╭─ Ausgewählter Text

Muammar al-Gaddafi soll die Flüchtlinge aufhalten

Patrouillen und Petroleum

Westliche Politiker hofieren den libyschen Staatschef Gaddafi. Er soll der EU bei der Abwehr von Flüchtlingen helfen.

»Wir werden weniger Illegale haben und mehr Öl.« Mit diesen Worten pries der italienische Premierminister Silvio Berlusconi jüngst den politischen Tauschhandel, den er Ende August mit Libyens Staatschef, dem »Revolutionsführer« Muammar al-Gaddafi, abgeschlossen hatte.
Einige Probleme mit dem »Freundschaftsabkom­men« gibt es noch. Gaddafi gehe nicht konsequent genug gegen illegale Migranten vor, sagte der italienische Innenminister Roberto Maroni am Dienstag der vorigen Woche. Deshalb sollen 30 von Libyen bestellte Polizeiboote vorerst nicht geliefert werden. Mit einem solchen Boot will Maroni nach dem Ramadan in Libyen einlaufen, ein Plan, der die libysche Regierung erboste: »Wenn wir ihn empfangen wollen, werden wir das Datum und den Anreiseweg angeben.«

Doch solche Streitereien werden den Beginn einer wunderbaren Freundschaft wohl nicht dauerhaft stören. Oberst Gaddafi, der am 1. September den 39. Jahrestag seiner Machtübernahme an der Spitze einer Gruppe junger Offiziere beging, ist in den westlichen Hauptstädten wieder salonfähig. Dass der als Atlantiker geltende Berlusconi dem einstigen Lieblingsfeind des früheren Präsidenten Ronald Reagan, der 1981 die diplomatischen Beziehungen mit Libyen abbrach, einen Besuch abstattete, war keineswegs ein Affront ge­gen die USA. Auch Großbitannien, dem Gaddafi voraussichtlich Mitte Dezember einen offiziellen Besuch anlässlich eines internationalen Erdölgipfels abstatten wird, hat keine Einwände erhoben.

╰─
╭─ Zeilen

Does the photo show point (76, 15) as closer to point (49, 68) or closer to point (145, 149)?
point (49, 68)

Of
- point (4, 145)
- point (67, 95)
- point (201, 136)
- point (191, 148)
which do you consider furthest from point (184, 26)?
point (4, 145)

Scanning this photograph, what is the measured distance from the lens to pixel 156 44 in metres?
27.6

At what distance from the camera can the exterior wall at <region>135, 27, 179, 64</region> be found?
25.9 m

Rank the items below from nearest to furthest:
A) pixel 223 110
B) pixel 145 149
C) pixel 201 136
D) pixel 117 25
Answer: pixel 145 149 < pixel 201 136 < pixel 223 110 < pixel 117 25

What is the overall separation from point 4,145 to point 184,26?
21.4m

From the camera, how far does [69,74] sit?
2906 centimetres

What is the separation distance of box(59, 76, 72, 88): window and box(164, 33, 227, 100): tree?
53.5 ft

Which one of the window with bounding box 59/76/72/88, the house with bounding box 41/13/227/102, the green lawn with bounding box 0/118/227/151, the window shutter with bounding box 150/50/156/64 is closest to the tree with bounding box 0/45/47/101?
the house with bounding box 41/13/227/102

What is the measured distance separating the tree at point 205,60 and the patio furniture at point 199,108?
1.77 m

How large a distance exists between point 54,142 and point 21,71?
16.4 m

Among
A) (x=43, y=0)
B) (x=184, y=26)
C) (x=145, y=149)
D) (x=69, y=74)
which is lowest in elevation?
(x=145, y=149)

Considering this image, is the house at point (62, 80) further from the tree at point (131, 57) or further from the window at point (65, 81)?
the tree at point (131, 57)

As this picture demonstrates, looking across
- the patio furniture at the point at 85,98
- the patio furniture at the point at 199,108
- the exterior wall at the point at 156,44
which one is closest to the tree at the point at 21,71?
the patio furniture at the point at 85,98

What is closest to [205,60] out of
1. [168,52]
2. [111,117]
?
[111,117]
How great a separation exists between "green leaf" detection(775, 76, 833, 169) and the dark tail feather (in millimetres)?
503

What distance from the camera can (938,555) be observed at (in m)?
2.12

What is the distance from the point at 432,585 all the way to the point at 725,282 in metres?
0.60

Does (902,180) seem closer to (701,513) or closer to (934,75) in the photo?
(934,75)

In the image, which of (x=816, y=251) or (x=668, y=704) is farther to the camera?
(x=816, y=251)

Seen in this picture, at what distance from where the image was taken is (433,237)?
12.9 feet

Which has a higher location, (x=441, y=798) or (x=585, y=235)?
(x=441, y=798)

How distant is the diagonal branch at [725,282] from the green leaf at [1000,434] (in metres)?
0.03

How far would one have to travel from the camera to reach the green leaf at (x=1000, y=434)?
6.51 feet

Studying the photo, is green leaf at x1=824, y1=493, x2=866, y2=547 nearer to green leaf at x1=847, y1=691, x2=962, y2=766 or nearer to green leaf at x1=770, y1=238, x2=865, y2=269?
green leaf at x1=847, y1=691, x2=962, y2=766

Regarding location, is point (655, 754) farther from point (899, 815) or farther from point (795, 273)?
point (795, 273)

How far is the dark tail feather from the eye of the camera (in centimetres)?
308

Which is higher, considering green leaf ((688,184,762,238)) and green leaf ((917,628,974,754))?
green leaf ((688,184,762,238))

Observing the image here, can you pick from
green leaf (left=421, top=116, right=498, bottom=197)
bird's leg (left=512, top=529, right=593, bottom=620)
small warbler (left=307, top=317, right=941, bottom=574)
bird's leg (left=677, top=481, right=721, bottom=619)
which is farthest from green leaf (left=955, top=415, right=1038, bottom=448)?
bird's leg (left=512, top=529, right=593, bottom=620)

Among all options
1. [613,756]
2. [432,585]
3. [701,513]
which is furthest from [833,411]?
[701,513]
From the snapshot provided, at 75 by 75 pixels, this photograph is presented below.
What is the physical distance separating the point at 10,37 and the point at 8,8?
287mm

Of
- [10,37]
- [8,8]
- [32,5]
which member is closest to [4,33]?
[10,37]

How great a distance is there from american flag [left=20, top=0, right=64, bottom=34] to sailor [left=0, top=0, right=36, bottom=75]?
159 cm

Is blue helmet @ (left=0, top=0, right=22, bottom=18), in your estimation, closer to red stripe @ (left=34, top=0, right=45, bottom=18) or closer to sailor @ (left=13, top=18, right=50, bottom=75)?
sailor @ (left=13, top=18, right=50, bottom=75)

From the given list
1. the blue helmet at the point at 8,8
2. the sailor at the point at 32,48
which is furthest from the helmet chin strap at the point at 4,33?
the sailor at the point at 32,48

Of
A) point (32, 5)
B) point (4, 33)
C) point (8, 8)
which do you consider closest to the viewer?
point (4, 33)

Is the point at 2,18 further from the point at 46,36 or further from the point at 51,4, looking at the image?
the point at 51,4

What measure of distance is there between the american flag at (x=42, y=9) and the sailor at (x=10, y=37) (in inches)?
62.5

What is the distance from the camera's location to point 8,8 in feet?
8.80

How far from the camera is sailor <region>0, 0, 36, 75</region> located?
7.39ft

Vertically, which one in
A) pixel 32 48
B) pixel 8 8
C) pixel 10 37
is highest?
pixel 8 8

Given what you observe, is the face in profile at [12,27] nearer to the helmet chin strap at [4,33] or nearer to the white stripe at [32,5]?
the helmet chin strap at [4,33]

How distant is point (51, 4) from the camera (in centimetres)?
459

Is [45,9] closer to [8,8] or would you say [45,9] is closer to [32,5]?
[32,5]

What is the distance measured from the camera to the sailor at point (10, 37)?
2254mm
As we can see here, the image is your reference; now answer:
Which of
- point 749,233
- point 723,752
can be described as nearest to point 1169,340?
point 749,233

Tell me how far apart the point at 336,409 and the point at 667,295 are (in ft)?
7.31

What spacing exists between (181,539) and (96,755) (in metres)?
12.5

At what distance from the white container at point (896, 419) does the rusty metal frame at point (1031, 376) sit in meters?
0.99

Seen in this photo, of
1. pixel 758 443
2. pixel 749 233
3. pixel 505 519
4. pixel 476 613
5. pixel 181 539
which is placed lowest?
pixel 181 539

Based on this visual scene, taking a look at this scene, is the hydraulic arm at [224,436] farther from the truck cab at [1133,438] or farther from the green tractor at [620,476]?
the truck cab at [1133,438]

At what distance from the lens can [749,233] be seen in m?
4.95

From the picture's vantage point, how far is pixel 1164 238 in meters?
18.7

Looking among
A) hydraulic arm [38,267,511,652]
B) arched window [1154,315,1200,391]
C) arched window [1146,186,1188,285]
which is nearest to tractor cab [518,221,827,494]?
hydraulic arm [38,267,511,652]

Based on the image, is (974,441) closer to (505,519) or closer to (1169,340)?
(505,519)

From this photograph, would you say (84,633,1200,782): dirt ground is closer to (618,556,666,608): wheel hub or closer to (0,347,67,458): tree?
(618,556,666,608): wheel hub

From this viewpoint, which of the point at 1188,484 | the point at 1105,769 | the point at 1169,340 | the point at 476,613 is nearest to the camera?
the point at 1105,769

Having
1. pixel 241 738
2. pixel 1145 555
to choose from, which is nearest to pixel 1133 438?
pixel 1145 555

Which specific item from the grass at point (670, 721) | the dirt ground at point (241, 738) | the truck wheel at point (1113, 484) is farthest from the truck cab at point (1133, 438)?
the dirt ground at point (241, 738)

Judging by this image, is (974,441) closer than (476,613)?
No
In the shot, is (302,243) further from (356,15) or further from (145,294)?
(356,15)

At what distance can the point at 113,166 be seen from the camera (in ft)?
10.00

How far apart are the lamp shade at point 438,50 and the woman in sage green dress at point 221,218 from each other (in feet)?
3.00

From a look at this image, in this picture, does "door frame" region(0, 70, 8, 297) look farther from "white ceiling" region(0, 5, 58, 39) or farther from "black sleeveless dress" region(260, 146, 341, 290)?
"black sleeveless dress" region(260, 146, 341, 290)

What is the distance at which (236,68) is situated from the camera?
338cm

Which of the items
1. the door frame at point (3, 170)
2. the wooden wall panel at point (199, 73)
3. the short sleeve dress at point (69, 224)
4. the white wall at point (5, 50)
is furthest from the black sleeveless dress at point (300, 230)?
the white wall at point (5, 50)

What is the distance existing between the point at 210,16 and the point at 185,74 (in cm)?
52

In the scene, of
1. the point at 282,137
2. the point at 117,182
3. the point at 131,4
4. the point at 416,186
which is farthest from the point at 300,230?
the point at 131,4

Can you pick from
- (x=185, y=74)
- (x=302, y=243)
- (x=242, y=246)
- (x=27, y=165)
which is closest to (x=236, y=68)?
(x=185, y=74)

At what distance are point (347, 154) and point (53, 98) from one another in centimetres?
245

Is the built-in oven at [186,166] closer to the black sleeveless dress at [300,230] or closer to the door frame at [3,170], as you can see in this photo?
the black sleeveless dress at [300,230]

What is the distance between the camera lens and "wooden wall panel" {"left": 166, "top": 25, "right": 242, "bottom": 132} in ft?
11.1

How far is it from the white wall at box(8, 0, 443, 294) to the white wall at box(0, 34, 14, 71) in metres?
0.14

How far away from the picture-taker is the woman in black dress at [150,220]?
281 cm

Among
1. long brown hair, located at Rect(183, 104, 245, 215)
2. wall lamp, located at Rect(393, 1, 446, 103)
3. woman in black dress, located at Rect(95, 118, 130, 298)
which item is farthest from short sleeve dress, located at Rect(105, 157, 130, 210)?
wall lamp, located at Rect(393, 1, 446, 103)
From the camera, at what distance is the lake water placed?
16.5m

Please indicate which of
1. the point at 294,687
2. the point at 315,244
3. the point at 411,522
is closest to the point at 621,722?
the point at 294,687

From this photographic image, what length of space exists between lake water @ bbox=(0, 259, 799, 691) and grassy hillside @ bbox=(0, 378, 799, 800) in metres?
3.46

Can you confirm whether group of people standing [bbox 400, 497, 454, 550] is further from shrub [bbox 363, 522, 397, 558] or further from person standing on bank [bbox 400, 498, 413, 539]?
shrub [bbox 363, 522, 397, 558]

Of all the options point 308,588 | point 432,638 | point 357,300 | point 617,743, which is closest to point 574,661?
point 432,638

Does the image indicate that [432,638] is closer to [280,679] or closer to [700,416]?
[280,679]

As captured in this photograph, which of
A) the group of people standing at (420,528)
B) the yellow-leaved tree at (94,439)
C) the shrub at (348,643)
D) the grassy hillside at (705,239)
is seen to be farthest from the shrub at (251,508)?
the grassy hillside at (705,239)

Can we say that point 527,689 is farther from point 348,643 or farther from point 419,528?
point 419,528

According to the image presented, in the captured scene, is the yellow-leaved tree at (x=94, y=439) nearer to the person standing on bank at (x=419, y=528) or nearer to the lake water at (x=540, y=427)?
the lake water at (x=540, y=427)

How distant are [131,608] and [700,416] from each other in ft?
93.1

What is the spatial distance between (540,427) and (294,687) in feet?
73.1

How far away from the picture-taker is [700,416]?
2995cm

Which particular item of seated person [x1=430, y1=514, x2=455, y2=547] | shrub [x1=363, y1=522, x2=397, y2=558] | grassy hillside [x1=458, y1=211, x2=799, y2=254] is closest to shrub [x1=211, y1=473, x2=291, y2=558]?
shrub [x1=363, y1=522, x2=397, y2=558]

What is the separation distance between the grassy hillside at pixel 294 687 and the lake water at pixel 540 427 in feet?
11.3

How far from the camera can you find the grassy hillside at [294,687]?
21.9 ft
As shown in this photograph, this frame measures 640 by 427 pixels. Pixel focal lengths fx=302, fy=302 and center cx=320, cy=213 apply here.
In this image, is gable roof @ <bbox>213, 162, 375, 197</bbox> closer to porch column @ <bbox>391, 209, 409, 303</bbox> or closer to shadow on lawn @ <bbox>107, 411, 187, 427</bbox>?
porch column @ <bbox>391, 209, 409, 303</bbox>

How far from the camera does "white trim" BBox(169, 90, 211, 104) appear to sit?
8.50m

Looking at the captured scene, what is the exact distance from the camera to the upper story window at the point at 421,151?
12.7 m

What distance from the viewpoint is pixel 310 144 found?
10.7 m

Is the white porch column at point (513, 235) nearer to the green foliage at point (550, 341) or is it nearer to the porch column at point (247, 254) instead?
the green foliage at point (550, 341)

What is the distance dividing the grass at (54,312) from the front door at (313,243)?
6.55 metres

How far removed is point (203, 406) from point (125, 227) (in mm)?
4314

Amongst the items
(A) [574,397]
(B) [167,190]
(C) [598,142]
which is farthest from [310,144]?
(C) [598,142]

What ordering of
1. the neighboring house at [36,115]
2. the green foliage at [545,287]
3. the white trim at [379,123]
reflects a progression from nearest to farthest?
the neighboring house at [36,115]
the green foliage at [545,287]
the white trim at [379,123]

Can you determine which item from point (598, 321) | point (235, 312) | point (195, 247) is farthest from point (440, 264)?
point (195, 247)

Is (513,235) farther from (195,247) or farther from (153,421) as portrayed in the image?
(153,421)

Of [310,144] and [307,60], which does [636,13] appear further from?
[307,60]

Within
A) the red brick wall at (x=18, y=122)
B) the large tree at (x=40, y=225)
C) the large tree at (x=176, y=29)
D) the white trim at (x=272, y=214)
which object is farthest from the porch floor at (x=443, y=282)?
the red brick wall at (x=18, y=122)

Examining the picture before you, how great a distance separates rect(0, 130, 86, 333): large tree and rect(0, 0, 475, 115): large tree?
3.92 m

╰─

• _Aufgaben_
[a] Ändern Sie im Artikel über Gaddafi die Stelle von "Patrouillen und Petroleum" bis "al-Gaddafi, abgeschlossen hatte.": Ersetzen Sie "Premierminister" durch "Regierungschef" und geben Sie den Abschnitt wieder.
[b] Setzen Sie den Artikel über Gaddafi im Anschluss an seinen letzten Satz fort.

• _Lösungen_
[a]
Patrouillen und Petroleum

Westliche Politiker hofieren den libyschen Staatschef Gaddafi. Er soll der EU bei der Abwehr von Flüchtlingen helfen.

»Wir werden weniger Illegale haben und mehr Öl.« Mit diesen Worten pries der italienische Regierungschef Silvio Berlusconi jüngst den politischen Tauschhandel, den er Ende August mit Libyens Staatschef, dem »Revolutionsführer« Muammar al-Gaddafi, abgeschlossen hatte.

[b]
Kaum eine Woche, nachdem Berlusconi sich am 30. August für einige Stunden in Benghazi auf­gehalten hatte, traf US-Außenministerin Condoleezza Rice selbst in der libyschen Hauptstadt Tripolis ein. Sie sprach mit Gaddafi, dessen Land im April 1986 wegen des Verdachts der Verwicklung in einen Terroranschlag von US-Flugzeugen bombardiert worden war. Danach erklärte sie, ihre Visite »zeige, dass die USA keine permanenten Feinde haben und dass, wenn ein Land zu strategischen Orientierungsänderungen bereit ist, die Vereinigten Staaten bereit sind, ihm zu antworten«.
Bei den Gesprächen ging es um die »Stabilität in Afrika«, aber auch um Regionalmächte im Nahen und Mittleren Osten. Gaddafi legte dabei ein gutes Wort für den syrischen Präsidenten Bashar al-Assad ein und hob die »Bedeutung« guter Beziehungen zu Syrien sowie seine »Rolle in der arabischen Welt« hervor. Hingegen blieb er, als die Rede auf den Iran kam, unverbindlich und sprach nur von der »Notwendigkeit, einen Ausweg für die Spannungen zwischen Washington und Teheran« zu finden.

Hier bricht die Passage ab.